# Short hopper for EK43 S



## the_partisan (Feb 29, 2016)

Any ideas where to get a short / mini hopper for EK43 S? I'm not quite sure if EK43 hoppers are compatible with it. I've seen people using EK43 with Aeropress funnels but for example for the EK43 S the Aeropress funnel won't fit it.


----------



## Thor_7 (Apr 4, 2018)

This one will fit, if you want to use it for single dosing:

https://www.manufactum.de/marmeladentrichter-edelstahl-p1461780/?a=41418&h=1&s=marmeladentrichter


----------



## Lav (Aug 1, 2015)

the_partisan said:


> Any ideas where to get a short / mini hopper for EK43 S? I'm not quite sure if EK43 hoppers are compatible with it. I've seen people using EK43 with Aeropress funnels but for example for the EK43 S the Aeropress funnel won't fit it.


Or you can get my design 3D printed if you wish?


----------



## coffeechap (Apr 5, 2012)

How are you finding the decent de1+ ? @Lav


----------



## the_partisan (Feb 29, 2016)

Do you have a model? I found one here: http://www.byleew.nl/coffee/small-3d-printed-hopper-ek43-grinder/ and have a friend who is going to try to print it. I will let you know how it goes


----------



## Lav (Aug 1, 2015)

the_partisan said:


> Do you have a model? I found one here: http://www.byleew.nl/coffee/small-3d-printed-hopper-ek43-grinder/ and have a friend who is going to try to print it. I will let you know how it goes


The bayonet interface just add to the total height so I "included" it in my design. Also I think the Byleew model have a too narrow opening and furthermore, where is the lid that prevent nasty things to destroy your valuable burrs? 










I will attach the stp and stl files shortly...


----------



## Lav (Aug 1, 2015)

coffeechap said:


> How are you finding the decent de1+ ?


Really happy with it - although it's serial #28 (and version 1.0) I find the design and robustness extremely complete. I am still on a steep learning curve though but have had some of my sweetest shot on it - repeatedly.

Over at Coffee Snobs there is a pretty comprehensive review - I totally agree to it...


----------



## mars (Nov 30, 2018)

Lav, I just sent you a PM.


----------



## oceanpeakarch (Mar 29, 2019)

@Lav: I know this post has been on here for quite some time. Do you still 3D print this matte black short hopper for the EK43? I have a EK43s and would love to have this exact set up? How much would it be and will you send to the US?


----------



## The Systemic Kid (Nov 23, 2012)

######

Carry on the forum thread about a short hopper for the EK43 S from the point where it stops.

######

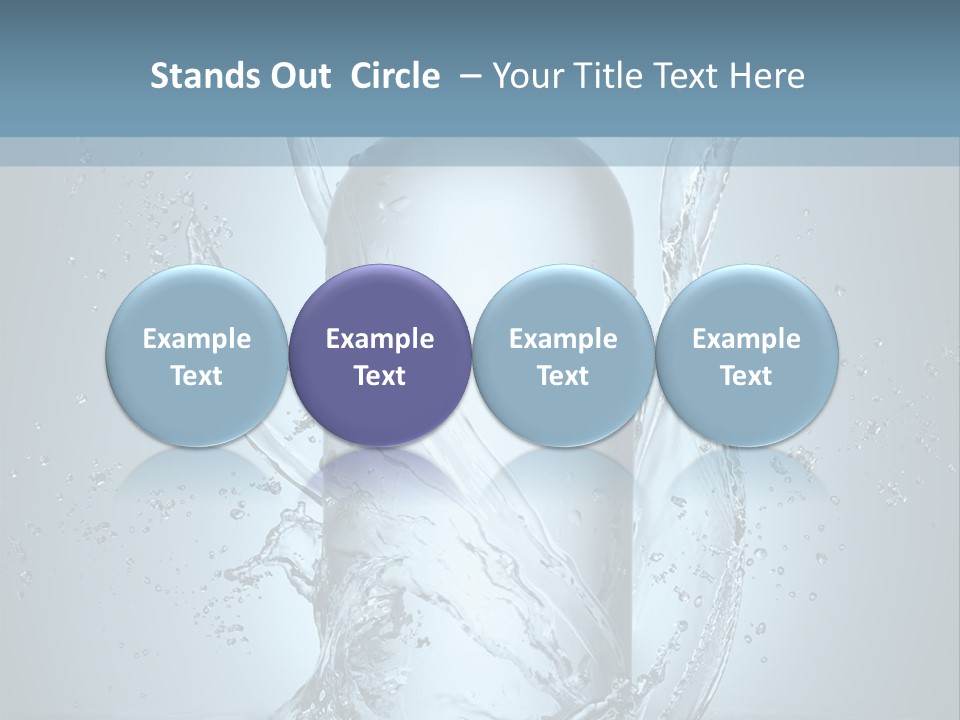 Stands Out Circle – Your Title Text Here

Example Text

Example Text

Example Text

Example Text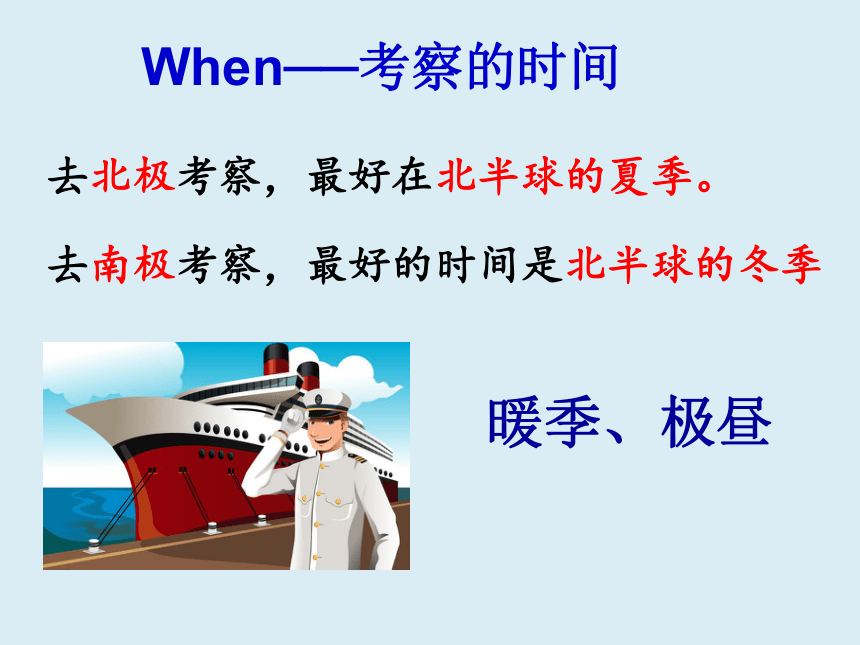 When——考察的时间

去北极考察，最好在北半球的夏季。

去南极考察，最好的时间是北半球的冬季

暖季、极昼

######

**EXERCISE OUTPUT:**
@oceanpeakarch Prima Coffee your side of the pond sell the Mahlkonig short hopper. Have one on mine.


----------



## oceanpeakarch (Mar 29, 2019)

The Systemic Kid said:


> @oceanpeakarch Prima Coffee your side of the pond sell the Mahlkonig short hopper. Have one on mine.


 @The Systemic Kid I have the exact short hopper on mine as well. It is pooly made in my opinion, the connection to the body of the EK is loose and the hopper lid vibrates quite a bit and makes noise when in operation. I also really like the matte black look instead of the tranlucent look from Mahlkonig.

Digging @Lav and his setup.


----------



## The Systemic Kid (Nov 23, 2012)

Weird. Fit on mine is really tight. Have you got the washer fitted? Mine doesn't make any noise if lid is up. The shute can cause vibration but this can easily be rectified by bending slightly to make a tight fit.


----------



## nospoon (Aug 10, 2017)

I own this one:


__
http://instagr.am/p/BsrEvH1g97F/

I got it from _dale5_ who you can find on instagram.


----------



## nospoon (Aug 10, 2017)

Actually the one on my Peak from Torr Toys also fits the EK43.


----------



## Planter (Apr 12, 2017)

Love the glass sides to the GS3


----------



## jj-x-ray (Dec 31, 2017)

Eye watering setup there


----------



## nospoon (Aug 10, 2017)

Thanks! But the peak actually had to go recently.


----------



## H_P (Mar 18, 2019)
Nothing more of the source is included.